In a negotiation setting this is a situation where you hope your position will enhance over time and the other party’s position will diminish.
Well, life is full of surprises and sometimes the reverse might happen.
3. A cowardly non-decision
It’s based on a belief that rocking a situation will only endanger your position. For example: you don’t want to make a decision because it exposes you to attack. It may bring down the wrath of criticism on you. It may weaken you.
There’s a certain narrowness here. The best examples of cowardly non-decisions happen in the political sphere. We need only turn to politicians who are scared to move, lest they alienate their supporters.
Non-Decisions & the Real World
If you look at the Middle East you realize that it is an arena of non-decisions where drift, delay, and verbal procrastination are packaged as negotiations.
If you look at the leadership of Benjamin Netanyahu you realize he is a master of non-decisions. Political positions aside, you can appreciate his skills of delay.
The question, however, is: at what point do non-decisions become detrimental?
They become detrimental when they are used as self-serving acts of delay rather than parts of an overall strategy.
At this point non-decisions become the act of a politician—not a leader.
It becomes problematic when a politician decides to make a non-decision, hides it, and makes believe to have made a decision.
Leaders have the right to make non-decisions, but they should call them what they are: a decision not to make a decision now.
This non-decision phenomenon occurs in organizational settings all the time. Leader’s inevitability delay issues, dance around problems, and try to kill time, because they’re not quite sure how to cover all their bases at a particular moment. So they take certain classic actions. They constantly go back to square one. They constantly redefine what’s going on. They constantly discuss processes instead of focusing on output. They constantly review intent and they’re perpetually engaged in research and information gathering.

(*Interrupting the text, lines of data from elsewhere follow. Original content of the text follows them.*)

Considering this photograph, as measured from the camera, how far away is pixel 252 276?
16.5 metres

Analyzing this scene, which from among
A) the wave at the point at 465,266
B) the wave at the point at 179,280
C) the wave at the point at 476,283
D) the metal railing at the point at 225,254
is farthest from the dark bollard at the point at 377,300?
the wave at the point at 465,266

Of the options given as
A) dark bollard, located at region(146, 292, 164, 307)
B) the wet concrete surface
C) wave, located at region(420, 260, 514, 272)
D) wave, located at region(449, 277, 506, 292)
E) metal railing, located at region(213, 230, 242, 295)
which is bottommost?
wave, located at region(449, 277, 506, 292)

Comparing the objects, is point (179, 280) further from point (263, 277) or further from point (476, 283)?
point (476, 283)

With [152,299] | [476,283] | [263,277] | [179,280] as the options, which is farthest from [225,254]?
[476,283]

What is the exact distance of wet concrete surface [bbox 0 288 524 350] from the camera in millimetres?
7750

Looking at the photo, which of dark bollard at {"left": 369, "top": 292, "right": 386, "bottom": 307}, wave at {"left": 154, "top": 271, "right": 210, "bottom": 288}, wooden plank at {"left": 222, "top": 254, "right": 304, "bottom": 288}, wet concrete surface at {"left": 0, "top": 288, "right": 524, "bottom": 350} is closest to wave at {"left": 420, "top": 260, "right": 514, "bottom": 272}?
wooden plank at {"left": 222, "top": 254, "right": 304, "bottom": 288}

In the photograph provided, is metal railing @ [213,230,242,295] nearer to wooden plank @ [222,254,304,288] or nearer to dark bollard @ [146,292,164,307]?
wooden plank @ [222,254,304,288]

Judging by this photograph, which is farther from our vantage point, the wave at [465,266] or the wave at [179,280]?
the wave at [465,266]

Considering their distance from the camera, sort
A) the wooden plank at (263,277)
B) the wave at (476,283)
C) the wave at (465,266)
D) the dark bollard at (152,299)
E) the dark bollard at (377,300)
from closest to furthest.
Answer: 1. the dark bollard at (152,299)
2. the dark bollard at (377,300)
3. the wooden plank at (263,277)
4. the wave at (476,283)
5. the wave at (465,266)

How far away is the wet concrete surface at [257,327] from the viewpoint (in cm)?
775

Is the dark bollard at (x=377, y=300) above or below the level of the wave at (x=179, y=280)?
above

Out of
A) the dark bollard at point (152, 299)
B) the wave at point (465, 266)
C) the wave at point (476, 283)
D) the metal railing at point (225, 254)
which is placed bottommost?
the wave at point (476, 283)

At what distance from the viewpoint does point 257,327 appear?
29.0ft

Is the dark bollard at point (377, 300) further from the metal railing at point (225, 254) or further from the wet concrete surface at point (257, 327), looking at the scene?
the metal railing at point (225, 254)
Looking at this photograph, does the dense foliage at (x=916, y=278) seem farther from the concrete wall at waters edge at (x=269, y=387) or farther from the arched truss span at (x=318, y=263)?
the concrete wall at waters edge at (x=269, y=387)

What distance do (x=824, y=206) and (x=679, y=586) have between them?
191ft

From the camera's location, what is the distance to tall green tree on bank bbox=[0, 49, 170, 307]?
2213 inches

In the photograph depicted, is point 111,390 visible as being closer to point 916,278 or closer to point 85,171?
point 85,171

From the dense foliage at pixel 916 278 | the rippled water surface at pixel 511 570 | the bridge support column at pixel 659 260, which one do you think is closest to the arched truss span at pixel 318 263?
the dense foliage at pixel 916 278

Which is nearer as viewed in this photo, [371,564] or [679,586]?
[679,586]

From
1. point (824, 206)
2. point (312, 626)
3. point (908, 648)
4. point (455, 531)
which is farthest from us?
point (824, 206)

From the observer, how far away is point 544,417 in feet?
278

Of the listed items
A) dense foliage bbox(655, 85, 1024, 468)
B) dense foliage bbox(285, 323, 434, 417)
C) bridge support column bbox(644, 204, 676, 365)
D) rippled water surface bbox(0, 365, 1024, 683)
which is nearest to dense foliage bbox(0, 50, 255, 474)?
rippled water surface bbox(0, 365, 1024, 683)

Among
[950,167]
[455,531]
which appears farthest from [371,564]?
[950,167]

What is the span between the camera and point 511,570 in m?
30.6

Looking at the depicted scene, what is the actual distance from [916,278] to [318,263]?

I’m reminded of a marketing director who was hesitant to launch a new product. He feared that it might fail and kill off his department. The more the delay occurred—the weaker and weaker he became within his organization. The more he hesitated, the more myopic and self-interested he emerged.
The reason for this was simple. He constantly made believe that he was just about to make a decision and in that process, over time, he lost whatever legitimacy he had.
Similarly, leaders should avoid cowardly non-decisions–otherwise they will appear to be myopic politicians.